Fashion historian Raissa Bretaña said the opposite may be true. An article in Teen Vogue said:
Bertaña links this theory back to wartime dressing, when Christian Dior’s New Look revitalized the fashion industry, reinventing new formalities and femininity in a post-World War II world. During that war, rationing placed serious bans on imported materials. As a result, the U.S. went into production of manmade fibers and new silhouettes of clothing characterized by simplicity and bland colors. Think: easy to wear, easy to wash, simple styles such as the house dress. During this time, women even used feed sacks and flour bags to make dresses, underwear, and household items because of the lack of materials. “During the 1940s, widespread rationing of textiles severely limited the design and production of fashionable dress, forcing designers and manufacturers to adapt to scarcity,” says Bretaña.
“My hope is that post-pandemic fashion capitalizes on the ‘occasion’ of dressing up,” Bretaña adds. “When we are finally able to return to social activities like parties and happy hours and even in-person work meetings, I think that the opportunity to dress up will inspire even the least fashion-forward people to make more of an effort than they did pre-pandemic.”
Could this be virtual reality’s big opportunity?
Oculus, a Facebook-owned virtual reality hardware and software company, said sales of its VR goggles are way up since people have been stuck at home. Part of the excitement comes from enthusiasm over the new Oculus Quest, a wireless VR headset. The company said it is selling out as fast as it can manufacture them.
Another contributing factor to an increase in VR sales is the release of “Half-Life: Alyx,” a game that has gotten rave reviews.
An Italian research project said that VR may be helpful during the pandemic by allowing people to virtually go outside and experience things that release the pent-up tension from staying locked in their homes.
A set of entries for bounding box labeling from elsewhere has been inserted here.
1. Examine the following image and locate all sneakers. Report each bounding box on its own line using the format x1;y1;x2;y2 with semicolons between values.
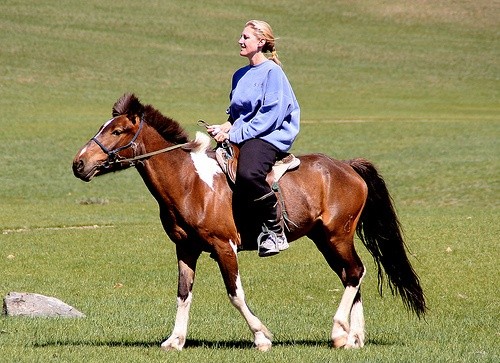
261;233;290;251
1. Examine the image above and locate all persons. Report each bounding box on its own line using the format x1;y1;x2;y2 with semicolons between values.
205;19;301;252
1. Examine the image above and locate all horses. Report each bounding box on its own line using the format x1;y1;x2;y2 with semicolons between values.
72;92;431;352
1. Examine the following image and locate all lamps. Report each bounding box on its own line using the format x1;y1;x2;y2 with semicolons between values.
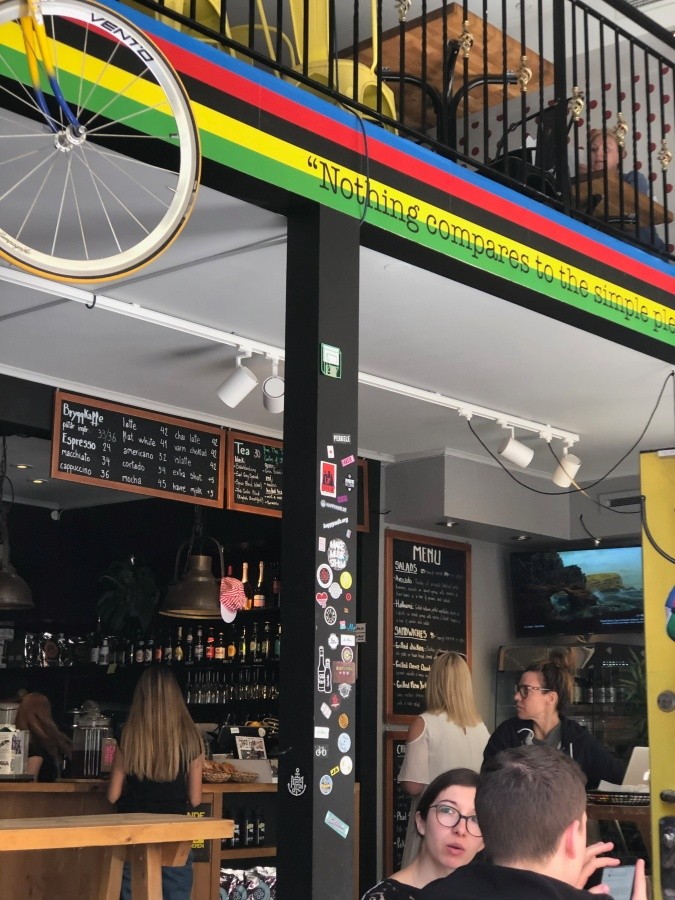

There is some ongoing research about how VR can be useful in reducing stress and PTSD symptoms.
Both virtual reality and augmented reality have taken a lot longer to catch on than many predicted, but the COVID-19 stay-at-home orders have given users a reason to consider the technology. For example, VR exercise programs are catching on.
The global lockdown has been a boon for app developers. App downloads worldwide exploded in the pandemic. But interruptions in manufacturing supply chains, the fact that brick and mortar stores selling VR gear are closed and a global recession all weigh against new expensive tech.
What do I see on your bookshelf?
It has become a sort of parlor game to try to make out the books people put behind themselves when they are video chatting. The New York Times zoomed in on the backgrounds used by celebrities and found no scandals, but maybe a few insights.
The Getty Museum has hundreds of open-source downloadable artworks for your Zoom background.